Gleich nachdem Astrid sich aufgesetzt hatte, umarmten sie und Hicks sich wieder. Sie schaute zu ihren Freunden auf. ,,Hallo übrigens. Ich hab euch auch vermisst." Sie schaute durch die Runde. Alle lächelten überglücklich. Raffnuss allerdings weinte und sinkte bald schon zu Boden. Unter Tränen jammerte sie: ,,Ich hab so Angst um dich gehabt...Oh, Astriiiiid" Rotzbakke und Fischbein schnellten gleich an ihre Seite. ,,Oh, Süße, deshalb musst du doch nicht heulen.", meinte Fischbein. Von Rotzbakke kam: ,,Baby, du kannst dich immer schön an mir ausweinen." Auf einmal schaute Raffnuss auf, wischte sich die letzte Träne weg und sagte trocken: ,,Mir geht's wieder besser." Sie stand wieder auf. Fischbein und Rotzbakke taten es ihr niedergeschlagen gleich.

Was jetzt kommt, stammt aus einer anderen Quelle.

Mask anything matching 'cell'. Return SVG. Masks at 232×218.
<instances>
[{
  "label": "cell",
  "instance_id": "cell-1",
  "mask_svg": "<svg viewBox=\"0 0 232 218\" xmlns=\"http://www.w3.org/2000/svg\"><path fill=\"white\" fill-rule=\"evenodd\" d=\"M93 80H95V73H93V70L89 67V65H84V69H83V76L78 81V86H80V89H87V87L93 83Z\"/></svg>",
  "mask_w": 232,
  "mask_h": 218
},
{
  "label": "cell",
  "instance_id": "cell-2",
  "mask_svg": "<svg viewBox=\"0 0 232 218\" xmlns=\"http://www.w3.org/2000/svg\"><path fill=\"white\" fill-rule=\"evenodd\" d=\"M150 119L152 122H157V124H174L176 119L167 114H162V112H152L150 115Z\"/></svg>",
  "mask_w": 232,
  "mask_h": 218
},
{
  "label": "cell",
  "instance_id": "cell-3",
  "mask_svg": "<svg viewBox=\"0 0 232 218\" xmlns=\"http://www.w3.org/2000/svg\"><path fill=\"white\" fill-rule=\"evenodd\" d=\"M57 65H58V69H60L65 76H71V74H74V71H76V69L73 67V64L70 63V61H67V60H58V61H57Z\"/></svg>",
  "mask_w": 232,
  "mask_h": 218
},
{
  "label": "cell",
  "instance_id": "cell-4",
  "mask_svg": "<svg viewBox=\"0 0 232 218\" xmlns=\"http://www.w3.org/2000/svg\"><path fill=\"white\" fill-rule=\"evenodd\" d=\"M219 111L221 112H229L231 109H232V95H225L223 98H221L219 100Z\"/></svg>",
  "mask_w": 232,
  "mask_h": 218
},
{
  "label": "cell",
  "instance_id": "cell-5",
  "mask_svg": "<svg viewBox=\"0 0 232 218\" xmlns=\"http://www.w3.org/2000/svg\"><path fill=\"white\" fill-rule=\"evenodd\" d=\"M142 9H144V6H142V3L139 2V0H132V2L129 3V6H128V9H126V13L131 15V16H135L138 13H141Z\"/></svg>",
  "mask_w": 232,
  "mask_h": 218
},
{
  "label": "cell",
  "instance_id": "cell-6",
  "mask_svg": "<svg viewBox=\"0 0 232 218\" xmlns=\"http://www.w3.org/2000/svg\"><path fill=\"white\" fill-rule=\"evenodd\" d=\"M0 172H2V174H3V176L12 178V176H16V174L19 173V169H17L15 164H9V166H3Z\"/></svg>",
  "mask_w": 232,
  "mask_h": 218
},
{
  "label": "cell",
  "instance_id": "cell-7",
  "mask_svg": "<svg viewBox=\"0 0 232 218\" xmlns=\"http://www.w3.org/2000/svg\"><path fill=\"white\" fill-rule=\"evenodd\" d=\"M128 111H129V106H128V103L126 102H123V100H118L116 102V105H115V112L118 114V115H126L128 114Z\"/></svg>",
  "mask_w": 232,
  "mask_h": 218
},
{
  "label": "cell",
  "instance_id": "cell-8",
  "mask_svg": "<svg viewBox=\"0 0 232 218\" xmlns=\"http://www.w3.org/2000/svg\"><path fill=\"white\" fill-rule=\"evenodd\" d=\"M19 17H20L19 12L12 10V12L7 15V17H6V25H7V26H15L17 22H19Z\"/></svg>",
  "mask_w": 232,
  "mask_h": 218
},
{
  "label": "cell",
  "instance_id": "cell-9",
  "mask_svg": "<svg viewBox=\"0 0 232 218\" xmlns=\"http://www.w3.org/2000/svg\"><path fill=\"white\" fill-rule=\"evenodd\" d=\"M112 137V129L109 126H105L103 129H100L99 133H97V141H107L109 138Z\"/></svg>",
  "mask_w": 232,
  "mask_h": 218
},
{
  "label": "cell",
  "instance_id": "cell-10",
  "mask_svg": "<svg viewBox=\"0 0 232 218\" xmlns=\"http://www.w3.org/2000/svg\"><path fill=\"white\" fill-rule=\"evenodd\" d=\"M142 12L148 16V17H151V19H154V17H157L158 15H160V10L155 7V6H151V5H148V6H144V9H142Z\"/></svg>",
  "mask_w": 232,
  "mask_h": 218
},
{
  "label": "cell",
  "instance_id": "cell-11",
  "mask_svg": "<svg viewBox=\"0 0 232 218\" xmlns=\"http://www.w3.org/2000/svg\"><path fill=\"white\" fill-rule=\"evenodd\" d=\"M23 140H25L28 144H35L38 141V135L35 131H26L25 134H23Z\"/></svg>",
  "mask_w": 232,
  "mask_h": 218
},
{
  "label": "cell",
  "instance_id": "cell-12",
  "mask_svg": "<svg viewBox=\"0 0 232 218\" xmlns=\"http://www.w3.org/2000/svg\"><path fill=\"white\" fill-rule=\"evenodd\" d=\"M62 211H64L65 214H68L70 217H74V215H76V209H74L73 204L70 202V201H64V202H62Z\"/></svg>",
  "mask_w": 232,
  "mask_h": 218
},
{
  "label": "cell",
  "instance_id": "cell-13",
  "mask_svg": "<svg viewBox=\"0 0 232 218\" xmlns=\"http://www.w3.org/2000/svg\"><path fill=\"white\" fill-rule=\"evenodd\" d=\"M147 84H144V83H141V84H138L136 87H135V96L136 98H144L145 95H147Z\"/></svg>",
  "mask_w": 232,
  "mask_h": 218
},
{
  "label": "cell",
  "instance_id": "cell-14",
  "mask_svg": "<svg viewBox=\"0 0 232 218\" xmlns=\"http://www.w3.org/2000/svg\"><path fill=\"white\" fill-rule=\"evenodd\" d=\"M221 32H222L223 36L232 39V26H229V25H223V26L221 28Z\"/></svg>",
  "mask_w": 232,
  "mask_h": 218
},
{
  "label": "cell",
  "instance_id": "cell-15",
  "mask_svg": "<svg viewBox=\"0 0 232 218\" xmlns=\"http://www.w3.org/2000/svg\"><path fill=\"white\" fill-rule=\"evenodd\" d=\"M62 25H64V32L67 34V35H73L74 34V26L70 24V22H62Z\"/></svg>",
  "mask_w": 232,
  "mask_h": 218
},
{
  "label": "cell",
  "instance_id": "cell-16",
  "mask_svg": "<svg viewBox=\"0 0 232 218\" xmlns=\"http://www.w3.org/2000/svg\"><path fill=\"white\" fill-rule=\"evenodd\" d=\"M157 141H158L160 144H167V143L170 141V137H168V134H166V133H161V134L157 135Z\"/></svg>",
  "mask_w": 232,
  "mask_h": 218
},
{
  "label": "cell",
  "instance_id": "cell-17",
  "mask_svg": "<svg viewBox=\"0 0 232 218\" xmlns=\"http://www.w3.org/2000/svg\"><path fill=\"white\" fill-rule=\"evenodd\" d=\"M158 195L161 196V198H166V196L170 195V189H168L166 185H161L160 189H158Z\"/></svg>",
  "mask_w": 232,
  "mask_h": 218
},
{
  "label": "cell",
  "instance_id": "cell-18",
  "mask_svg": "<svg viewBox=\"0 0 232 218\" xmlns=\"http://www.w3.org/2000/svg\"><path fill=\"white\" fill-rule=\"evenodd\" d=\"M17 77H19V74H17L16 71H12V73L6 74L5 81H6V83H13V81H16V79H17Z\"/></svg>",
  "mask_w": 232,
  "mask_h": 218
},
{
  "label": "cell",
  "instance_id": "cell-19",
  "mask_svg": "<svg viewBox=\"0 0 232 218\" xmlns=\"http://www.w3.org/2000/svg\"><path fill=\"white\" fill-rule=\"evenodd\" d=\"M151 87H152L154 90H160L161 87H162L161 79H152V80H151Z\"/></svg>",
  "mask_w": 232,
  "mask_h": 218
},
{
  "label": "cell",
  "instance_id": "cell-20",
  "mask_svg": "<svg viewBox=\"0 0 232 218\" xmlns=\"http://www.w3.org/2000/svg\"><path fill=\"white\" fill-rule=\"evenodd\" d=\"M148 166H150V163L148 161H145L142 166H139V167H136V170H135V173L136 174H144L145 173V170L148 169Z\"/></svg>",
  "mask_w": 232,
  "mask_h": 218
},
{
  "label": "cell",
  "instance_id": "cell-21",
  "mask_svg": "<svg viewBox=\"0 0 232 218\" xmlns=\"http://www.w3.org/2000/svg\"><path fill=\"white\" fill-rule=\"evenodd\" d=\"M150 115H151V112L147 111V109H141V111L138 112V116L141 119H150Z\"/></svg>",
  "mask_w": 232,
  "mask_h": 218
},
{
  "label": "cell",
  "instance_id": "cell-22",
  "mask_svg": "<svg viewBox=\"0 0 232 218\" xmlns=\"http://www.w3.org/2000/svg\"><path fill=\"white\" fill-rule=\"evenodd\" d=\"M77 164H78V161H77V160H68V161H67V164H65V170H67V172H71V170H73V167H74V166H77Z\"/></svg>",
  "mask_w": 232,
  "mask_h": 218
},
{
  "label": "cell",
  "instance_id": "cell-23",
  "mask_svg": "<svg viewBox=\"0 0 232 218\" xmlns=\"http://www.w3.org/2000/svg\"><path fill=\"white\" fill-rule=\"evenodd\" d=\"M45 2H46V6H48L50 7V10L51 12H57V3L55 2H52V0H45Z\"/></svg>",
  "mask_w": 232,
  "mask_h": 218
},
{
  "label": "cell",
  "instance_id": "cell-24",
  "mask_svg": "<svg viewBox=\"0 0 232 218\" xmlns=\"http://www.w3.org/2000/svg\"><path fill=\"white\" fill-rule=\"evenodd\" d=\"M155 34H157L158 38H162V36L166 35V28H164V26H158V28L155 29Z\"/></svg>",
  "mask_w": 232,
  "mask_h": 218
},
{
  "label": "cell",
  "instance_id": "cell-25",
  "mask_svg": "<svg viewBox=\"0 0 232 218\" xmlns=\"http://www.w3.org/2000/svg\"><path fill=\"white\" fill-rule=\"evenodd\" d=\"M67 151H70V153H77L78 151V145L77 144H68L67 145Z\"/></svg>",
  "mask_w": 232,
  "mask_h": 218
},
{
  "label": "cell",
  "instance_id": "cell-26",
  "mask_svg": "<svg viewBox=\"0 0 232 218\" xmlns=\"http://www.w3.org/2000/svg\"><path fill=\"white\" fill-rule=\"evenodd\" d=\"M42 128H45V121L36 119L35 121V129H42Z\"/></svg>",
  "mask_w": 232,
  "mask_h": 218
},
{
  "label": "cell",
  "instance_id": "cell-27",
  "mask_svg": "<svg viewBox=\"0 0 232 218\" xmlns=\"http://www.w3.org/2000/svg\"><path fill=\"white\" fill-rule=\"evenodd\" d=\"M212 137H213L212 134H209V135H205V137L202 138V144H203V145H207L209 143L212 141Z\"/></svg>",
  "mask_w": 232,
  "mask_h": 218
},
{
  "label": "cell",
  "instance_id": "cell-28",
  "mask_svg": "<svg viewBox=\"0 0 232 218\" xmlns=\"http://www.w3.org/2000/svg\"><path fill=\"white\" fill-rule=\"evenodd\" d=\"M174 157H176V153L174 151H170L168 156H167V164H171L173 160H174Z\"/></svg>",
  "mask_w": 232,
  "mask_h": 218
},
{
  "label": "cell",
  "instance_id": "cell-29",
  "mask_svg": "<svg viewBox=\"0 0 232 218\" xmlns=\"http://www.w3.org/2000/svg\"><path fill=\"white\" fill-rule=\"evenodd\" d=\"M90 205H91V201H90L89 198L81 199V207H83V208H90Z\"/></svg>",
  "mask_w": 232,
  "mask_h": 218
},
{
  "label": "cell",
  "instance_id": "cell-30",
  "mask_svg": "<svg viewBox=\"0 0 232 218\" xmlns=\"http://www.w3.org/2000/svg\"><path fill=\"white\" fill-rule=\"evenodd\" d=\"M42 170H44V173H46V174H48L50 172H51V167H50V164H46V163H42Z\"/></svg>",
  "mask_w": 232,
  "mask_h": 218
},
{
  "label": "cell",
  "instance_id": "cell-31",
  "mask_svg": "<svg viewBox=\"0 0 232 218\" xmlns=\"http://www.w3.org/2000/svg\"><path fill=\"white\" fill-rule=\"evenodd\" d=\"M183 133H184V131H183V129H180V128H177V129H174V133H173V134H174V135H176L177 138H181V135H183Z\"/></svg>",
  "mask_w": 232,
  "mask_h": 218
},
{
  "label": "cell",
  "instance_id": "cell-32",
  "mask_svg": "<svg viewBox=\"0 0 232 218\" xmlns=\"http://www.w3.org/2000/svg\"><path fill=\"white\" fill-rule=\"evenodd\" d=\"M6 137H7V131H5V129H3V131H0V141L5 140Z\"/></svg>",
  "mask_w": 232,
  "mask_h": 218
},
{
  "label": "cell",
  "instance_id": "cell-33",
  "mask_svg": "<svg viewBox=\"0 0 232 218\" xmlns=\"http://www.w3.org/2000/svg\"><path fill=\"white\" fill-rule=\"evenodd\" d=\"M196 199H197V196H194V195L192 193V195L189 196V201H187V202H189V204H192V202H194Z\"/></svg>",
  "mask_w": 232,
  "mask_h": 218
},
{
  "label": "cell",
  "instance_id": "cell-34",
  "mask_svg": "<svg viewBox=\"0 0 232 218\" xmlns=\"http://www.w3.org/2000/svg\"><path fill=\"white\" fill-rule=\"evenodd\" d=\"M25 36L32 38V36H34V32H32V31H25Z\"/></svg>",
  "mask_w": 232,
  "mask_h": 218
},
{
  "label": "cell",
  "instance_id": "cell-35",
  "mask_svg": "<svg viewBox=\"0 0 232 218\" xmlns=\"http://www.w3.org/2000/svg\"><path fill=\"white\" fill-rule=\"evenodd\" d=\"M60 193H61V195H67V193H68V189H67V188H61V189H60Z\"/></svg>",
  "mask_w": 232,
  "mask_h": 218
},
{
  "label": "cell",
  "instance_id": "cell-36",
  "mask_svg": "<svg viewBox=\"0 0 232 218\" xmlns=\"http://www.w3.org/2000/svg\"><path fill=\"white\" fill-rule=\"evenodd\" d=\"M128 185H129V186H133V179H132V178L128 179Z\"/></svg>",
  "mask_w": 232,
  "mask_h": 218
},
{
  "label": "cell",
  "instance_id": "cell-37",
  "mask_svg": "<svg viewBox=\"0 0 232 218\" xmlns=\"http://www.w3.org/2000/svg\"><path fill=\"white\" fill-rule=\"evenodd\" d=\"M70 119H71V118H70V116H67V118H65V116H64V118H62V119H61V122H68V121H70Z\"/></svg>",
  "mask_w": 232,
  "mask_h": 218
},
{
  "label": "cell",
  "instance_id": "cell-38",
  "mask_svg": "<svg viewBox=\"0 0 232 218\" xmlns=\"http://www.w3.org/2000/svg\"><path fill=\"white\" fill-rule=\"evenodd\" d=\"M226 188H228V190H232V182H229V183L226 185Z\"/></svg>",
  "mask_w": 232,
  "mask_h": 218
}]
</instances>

Hicks streichelte durch Astrids Haare. ,,Ich weiß, es war nur eine Stunde. Aber ich hab solche Panik gehabt. Und ich hab dich so sehr vermisst." Astrid küsste ihn auf die Wange. ,,Schon gut. Es klingt zwar so, als wäre ich ein Jahr weg gewesen, aber wer weiß, wie ich mich an deiner Stelle gefühlt hätte. Jetzt bin ich ja hier." Hicks löste sich aus der Umarmung. ,,Warum bist du eigentlich hier?" Grobian kam zu Wort: ,,Stimmt. Wieso eigentlich hat es jetzt doch funktioniert. Fischbein überlegte fieberhaft. ,,Mal sehen...Die Küsse scheinen ja nichts gebracht zu haben. Nachdem Hicks sein Liebesgeständnis gehalten hatte, ist Astrid wieder zurückgekommen." Hicks blickte von Fischbein ins Leere. ,,Nur wahre Liebe kann versteinerte Liebe besiegen." Er hielt kurz inne. Dann: ,,Wir sind solche Idioten! Wir haben gleich angenommen, dass ich meine Liebe mit einem Kuss beweisen muss. Wir haben gar nicht an etwas anderes gedacht. In Wahrheit muss man seine Liebe anscheinend einfach aussprechen und sich wirklich sicher sein, dass das wahre Liebe ist. Oh, Mann..." Er schlug sich auf die Stirn. Rotzbakke sagte: ,,Jetzt fühl ich mich ziemlich dumm." ,,Ja.", bestätigte Fischbein. ,,Ähm...Was? Könntet ihr mir bitte mal erklären, über was ihr hier redet?", fragte Astrid und zog ihre Augenbrauen hoch. ,,Hm?" Hicks wandte sich wieder ihr zu. ,,Ich dachte, du hast uns gehört." ,,Nein. Erst gegen Ende. Als du mitten in deiner Rede warst. Wo ich praktisch beim ,,Auftauen" war." ,,Oh." Hicks schwieg kurz. Dann auf einmal umarmte er sie wieder. Verwirrt legte Astrid ihre Arme um ihn. ,,Ich werde dir nachher alles erzählen. Aber für's erste musst du nur eines wissen." ,,Was denn?" Hicks kuschelte sein Gesicht noch mehr an Astrids Haare und lächelte. ,,Das zwischen uns ist wahre Liebe. Wir werden für immer und ewig zusammen sein."